Data to examine:

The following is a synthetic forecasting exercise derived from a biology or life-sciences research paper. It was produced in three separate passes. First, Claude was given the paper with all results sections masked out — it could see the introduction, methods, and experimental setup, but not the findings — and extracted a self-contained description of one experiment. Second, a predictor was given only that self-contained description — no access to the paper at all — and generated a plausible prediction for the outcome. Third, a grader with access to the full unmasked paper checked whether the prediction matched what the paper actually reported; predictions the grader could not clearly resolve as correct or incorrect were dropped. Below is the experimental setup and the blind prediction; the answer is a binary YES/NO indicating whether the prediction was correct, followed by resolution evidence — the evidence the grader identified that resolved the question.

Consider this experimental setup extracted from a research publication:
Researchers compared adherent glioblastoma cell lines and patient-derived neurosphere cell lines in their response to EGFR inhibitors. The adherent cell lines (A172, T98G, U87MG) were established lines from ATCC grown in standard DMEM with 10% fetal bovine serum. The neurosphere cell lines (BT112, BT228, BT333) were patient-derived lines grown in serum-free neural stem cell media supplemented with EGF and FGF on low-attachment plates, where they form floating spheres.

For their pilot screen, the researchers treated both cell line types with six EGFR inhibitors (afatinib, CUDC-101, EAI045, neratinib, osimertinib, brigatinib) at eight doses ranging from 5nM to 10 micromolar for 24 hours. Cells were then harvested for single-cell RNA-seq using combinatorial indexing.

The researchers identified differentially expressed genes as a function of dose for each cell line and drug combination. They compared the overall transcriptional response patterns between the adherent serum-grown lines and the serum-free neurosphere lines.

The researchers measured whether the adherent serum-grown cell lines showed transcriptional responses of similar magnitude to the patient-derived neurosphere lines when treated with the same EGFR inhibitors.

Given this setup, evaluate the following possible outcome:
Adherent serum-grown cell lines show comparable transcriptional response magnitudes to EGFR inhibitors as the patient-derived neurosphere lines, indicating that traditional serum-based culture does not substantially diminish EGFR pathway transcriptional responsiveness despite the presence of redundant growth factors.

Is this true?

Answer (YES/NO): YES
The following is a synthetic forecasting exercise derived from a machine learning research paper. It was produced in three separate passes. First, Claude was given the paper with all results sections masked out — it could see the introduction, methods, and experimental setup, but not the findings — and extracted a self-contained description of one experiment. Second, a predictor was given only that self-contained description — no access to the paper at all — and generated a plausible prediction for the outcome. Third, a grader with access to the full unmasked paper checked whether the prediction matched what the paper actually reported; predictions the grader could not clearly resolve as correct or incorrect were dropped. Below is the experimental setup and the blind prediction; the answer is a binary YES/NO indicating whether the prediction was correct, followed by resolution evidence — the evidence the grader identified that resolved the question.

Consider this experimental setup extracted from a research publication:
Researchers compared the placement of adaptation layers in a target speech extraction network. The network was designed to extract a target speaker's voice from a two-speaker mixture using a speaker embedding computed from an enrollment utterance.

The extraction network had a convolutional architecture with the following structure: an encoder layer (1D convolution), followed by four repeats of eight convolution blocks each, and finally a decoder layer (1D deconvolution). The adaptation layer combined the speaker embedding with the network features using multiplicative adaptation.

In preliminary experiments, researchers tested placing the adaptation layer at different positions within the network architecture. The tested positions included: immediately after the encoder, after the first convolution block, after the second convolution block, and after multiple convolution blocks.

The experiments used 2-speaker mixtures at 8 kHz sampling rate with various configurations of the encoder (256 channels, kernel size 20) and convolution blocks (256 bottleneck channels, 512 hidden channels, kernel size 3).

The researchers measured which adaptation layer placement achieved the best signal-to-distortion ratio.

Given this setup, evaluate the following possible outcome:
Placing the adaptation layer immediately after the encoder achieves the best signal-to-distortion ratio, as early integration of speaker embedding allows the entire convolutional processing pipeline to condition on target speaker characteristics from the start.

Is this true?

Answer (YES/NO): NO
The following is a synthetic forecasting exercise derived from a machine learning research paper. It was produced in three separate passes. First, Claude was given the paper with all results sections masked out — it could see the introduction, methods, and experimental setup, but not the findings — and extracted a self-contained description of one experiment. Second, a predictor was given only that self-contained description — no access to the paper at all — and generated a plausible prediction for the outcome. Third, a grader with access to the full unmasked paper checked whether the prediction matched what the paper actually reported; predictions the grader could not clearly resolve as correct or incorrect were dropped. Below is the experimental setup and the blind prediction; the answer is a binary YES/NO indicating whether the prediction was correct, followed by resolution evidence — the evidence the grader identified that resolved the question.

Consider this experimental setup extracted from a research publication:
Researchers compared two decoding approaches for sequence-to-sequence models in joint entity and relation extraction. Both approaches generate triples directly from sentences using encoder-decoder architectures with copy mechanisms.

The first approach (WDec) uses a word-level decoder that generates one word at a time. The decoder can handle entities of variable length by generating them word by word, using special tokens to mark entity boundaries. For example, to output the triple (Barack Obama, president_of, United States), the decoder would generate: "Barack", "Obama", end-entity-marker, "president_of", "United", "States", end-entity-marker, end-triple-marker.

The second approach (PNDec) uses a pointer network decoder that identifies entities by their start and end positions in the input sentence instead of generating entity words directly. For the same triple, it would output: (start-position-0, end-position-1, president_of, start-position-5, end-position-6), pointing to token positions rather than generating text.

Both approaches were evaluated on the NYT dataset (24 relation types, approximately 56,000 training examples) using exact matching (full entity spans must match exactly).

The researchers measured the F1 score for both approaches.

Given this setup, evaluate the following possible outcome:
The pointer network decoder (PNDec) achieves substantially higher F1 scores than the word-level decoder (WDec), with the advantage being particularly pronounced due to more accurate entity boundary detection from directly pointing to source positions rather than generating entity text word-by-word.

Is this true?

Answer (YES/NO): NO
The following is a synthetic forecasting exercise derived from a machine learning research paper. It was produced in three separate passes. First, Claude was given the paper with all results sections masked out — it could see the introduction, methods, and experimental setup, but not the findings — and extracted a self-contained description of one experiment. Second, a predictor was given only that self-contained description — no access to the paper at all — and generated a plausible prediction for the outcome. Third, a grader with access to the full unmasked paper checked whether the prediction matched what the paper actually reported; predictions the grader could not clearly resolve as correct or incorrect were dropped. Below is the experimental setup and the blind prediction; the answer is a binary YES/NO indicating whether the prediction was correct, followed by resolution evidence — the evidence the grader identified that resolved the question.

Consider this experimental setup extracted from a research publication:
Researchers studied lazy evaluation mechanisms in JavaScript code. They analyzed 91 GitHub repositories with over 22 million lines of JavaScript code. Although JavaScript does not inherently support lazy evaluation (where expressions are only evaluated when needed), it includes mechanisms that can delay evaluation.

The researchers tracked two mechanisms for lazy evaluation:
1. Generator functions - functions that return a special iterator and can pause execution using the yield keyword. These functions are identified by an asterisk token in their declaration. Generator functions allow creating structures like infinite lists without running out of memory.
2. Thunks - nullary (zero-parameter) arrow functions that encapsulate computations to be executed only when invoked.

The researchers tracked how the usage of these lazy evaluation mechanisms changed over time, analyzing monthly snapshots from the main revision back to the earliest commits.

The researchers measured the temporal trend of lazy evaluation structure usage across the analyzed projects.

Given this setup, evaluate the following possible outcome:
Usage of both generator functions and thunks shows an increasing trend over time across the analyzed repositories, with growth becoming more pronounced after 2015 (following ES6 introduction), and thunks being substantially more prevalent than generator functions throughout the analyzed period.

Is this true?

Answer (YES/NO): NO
---
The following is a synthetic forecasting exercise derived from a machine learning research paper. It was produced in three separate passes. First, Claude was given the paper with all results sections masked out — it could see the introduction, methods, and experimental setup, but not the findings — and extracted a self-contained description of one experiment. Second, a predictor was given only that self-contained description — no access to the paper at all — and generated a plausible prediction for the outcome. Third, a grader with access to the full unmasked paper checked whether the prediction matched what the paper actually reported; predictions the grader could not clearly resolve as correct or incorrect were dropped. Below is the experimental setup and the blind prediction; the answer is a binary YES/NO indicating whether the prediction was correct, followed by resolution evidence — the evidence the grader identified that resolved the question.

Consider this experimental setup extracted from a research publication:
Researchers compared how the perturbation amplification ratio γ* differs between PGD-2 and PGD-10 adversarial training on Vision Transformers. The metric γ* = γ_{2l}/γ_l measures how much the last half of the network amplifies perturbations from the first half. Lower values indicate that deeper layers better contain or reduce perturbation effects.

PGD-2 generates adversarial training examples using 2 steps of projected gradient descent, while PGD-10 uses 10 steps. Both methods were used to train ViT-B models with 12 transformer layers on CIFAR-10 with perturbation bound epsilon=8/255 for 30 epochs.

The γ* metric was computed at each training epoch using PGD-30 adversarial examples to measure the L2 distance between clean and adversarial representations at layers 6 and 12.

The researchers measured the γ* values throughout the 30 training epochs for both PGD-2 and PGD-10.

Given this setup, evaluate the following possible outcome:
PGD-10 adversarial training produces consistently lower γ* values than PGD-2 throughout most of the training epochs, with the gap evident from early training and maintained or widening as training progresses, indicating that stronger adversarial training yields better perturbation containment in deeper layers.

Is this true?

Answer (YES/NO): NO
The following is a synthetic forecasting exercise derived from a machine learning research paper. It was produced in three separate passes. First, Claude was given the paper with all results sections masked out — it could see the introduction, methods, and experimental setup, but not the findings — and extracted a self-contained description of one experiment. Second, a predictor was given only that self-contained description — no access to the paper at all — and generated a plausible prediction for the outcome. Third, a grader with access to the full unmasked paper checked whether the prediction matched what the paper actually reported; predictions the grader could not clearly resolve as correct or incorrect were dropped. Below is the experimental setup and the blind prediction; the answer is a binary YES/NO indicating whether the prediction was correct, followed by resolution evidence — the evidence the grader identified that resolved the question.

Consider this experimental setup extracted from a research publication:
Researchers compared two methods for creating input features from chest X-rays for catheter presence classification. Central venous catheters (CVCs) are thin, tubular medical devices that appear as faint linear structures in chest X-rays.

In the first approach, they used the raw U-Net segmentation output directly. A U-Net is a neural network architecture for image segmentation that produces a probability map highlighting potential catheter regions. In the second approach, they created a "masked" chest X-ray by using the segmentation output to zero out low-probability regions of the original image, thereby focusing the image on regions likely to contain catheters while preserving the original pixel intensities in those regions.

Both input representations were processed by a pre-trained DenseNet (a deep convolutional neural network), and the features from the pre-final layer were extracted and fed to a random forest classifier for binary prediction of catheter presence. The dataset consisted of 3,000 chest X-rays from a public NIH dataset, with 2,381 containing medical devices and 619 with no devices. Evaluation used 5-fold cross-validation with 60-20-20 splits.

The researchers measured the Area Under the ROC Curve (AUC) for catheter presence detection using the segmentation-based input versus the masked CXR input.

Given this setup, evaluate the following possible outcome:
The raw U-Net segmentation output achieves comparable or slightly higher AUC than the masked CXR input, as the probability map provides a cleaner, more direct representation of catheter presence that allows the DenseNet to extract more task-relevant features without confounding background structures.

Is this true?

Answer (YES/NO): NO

Requirement:
Lines with the word "generates": copy each one from the data above.

Result:
The first approach (WDec) uses a word-level decoder that generates one word at a time. The decoder can handle entities of variable length by generating them word by word, using special tokens to mark entity boundaries. For example, to output the triple (Barack Obama, president_of, United States), the decoder would generate: "Barack", "Obama", end-entity-marker, "president_of", "United", "States", end-entity-marker, end-triple-marker.
PGD-2 generates adversarial training examples using 2 steps of projected gradient descent, while PGD-10 uses 10 steps. Both methods were used to train ViT-B models with 12 transformer layers on CIFAR-10 with perturbation bound epsilon=8/255 for 30 epochs.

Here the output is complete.